----- Records for the task -----
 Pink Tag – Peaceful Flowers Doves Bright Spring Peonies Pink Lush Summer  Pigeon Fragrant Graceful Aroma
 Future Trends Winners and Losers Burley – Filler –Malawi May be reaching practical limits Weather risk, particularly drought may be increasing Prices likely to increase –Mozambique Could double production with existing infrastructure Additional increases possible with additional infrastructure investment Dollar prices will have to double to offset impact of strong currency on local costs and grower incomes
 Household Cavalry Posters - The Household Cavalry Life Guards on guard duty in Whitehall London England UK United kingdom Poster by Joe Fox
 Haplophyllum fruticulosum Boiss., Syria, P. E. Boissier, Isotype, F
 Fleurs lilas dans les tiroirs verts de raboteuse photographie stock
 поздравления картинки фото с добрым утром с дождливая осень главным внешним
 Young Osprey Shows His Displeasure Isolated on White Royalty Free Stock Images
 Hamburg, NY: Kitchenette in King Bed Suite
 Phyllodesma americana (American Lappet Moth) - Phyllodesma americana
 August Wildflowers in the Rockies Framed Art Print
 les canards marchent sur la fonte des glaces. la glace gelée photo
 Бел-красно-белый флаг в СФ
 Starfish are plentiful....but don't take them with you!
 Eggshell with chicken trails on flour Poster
-----
_Prompt:_
In the records above, find the line containing "Haplophyllum fruticulosum Boiss., Syria, P."; please retype it and every line after it through the last line, exactly and with nothing else.

_Written solution:_
 Haplophyllum fruticulosum Boiss., Syria, P. E. Boissier, Isotype, F
 Fleurs lilas dans les tiroirs verts de raboteuse photographie stock
 поздравления картинки фото с добрым утром с дождливая осень главным внешним
 Young Osprey Shows His Displeasure Isolated on White Royalty Free Stock Images
 Hamburg, NY: Kitchenette in King Bed Suite
 Phyllodesma americana (American Lappet Moth) - Phyllodesma americana
 August Wildflowers in the Rockies Framed Art Print
 les canards marchent sur la fonte des glaces. la glace gelée photo
 Бел-красно-белый флаг в СФ
 Starfish are plentiful....but don't take them with you!
 Eggshell with chicken trails on flour Poster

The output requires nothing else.